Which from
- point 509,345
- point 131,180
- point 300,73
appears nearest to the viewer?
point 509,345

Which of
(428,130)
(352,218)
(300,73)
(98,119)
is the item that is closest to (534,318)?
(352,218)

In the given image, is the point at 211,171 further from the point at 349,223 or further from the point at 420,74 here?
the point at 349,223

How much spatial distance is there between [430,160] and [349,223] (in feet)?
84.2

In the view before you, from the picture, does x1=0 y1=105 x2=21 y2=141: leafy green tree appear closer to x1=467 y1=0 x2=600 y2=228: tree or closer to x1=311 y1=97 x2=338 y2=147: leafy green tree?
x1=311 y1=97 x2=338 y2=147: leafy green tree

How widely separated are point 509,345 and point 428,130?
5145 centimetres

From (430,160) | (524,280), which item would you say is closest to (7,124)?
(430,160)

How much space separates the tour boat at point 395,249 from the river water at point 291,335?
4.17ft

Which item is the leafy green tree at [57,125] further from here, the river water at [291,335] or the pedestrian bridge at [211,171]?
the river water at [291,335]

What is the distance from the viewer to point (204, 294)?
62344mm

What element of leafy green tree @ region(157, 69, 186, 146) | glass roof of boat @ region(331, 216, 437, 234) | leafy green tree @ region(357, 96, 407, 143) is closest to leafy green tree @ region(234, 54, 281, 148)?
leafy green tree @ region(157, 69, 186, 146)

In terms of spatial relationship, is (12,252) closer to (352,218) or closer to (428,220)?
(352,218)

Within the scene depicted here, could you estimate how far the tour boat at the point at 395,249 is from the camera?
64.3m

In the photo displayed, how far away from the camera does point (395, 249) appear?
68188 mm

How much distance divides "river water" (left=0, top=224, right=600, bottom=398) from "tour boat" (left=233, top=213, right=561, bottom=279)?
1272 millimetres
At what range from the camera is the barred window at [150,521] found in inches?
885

==

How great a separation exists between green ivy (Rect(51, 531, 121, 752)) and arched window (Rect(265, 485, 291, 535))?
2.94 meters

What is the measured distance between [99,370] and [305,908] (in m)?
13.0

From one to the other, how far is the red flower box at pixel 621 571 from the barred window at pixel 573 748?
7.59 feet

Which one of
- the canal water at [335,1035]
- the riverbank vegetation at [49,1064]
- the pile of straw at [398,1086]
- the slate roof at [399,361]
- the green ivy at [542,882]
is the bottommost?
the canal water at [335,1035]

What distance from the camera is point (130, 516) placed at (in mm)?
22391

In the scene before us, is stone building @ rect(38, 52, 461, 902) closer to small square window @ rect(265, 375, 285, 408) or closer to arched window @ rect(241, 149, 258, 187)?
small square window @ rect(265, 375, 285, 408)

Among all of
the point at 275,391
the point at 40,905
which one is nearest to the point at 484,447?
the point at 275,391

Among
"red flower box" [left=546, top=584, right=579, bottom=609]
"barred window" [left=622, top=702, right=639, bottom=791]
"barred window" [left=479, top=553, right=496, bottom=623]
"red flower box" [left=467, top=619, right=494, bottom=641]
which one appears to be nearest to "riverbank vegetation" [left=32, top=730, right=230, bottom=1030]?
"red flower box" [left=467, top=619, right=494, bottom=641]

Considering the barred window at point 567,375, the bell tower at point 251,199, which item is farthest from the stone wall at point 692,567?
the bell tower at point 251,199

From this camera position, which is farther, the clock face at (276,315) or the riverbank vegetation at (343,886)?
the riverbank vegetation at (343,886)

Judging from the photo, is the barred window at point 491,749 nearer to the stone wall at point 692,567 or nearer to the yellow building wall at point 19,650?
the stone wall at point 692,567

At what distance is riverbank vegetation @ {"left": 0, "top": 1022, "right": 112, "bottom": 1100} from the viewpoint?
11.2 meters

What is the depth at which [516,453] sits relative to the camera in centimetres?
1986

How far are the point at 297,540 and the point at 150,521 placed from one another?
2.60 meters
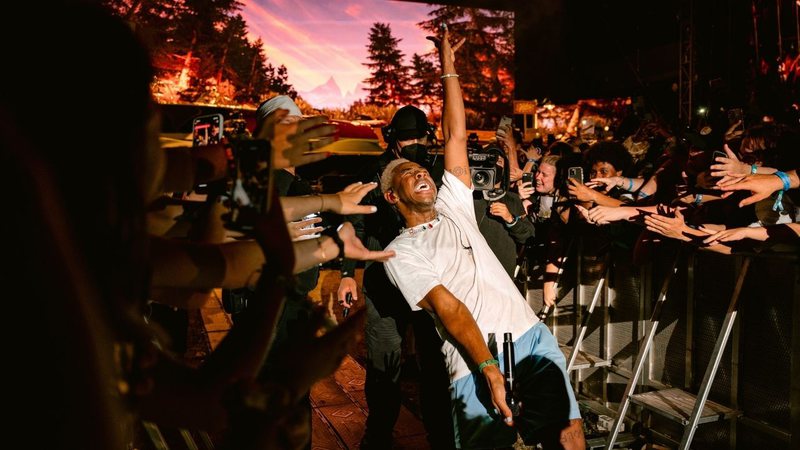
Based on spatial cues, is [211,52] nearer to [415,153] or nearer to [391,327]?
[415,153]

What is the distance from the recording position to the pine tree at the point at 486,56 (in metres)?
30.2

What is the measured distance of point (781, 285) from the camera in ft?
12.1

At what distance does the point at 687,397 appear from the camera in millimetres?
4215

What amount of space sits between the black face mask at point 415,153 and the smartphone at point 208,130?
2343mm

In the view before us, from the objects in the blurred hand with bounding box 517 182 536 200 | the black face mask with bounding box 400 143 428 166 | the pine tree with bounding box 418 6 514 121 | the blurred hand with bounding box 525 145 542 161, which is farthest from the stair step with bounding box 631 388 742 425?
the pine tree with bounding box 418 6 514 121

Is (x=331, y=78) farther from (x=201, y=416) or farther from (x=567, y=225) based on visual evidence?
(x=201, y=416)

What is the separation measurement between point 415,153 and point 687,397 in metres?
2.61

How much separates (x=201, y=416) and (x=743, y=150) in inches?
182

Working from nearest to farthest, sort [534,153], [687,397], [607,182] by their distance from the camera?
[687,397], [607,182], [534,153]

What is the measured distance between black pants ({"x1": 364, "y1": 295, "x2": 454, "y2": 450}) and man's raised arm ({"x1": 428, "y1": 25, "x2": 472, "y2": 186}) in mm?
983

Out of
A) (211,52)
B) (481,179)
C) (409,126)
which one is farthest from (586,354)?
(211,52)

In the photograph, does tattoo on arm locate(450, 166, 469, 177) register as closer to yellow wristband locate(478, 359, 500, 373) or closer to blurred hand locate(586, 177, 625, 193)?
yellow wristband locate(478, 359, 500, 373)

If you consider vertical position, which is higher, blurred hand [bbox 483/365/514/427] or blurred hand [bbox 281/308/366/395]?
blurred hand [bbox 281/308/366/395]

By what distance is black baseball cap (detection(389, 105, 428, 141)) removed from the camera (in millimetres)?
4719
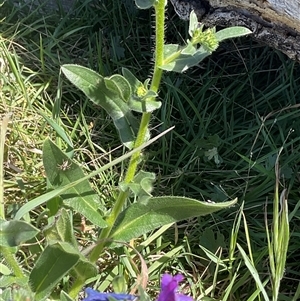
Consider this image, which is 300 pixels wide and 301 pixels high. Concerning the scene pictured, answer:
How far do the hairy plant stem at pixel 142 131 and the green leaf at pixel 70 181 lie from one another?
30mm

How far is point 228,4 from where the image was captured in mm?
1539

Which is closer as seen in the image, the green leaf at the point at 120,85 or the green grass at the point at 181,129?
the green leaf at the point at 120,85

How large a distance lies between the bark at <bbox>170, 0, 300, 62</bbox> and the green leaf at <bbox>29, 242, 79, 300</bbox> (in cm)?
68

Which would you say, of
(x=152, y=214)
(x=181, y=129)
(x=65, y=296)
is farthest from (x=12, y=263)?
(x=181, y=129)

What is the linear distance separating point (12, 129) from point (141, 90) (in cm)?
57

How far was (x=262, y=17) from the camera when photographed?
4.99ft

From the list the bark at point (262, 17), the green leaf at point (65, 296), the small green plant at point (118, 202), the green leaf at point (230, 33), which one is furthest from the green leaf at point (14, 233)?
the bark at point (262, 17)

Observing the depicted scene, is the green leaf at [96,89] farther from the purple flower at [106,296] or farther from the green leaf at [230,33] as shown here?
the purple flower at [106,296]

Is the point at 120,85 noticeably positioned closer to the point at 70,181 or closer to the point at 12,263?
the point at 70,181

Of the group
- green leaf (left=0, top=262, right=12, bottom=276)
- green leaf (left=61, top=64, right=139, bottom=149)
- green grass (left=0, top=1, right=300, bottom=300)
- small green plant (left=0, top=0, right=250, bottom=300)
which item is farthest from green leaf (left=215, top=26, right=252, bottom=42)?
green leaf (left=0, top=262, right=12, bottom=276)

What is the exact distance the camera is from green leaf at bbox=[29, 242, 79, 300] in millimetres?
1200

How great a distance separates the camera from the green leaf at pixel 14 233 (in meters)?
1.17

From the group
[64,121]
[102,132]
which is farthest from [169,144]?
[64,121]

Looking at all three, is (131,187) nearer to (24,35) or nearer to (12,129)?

§ **What to work on**:
Pick out every line in the items above that contains the word "grass", and copy each one. Case counts.

§ **Response to the task**:
Which is closer as seen in the image, the green leaf at the point at 120,85 or the green grass at the point at 181,129?
- green grass (left=0, top=1, right=300, bottom=300)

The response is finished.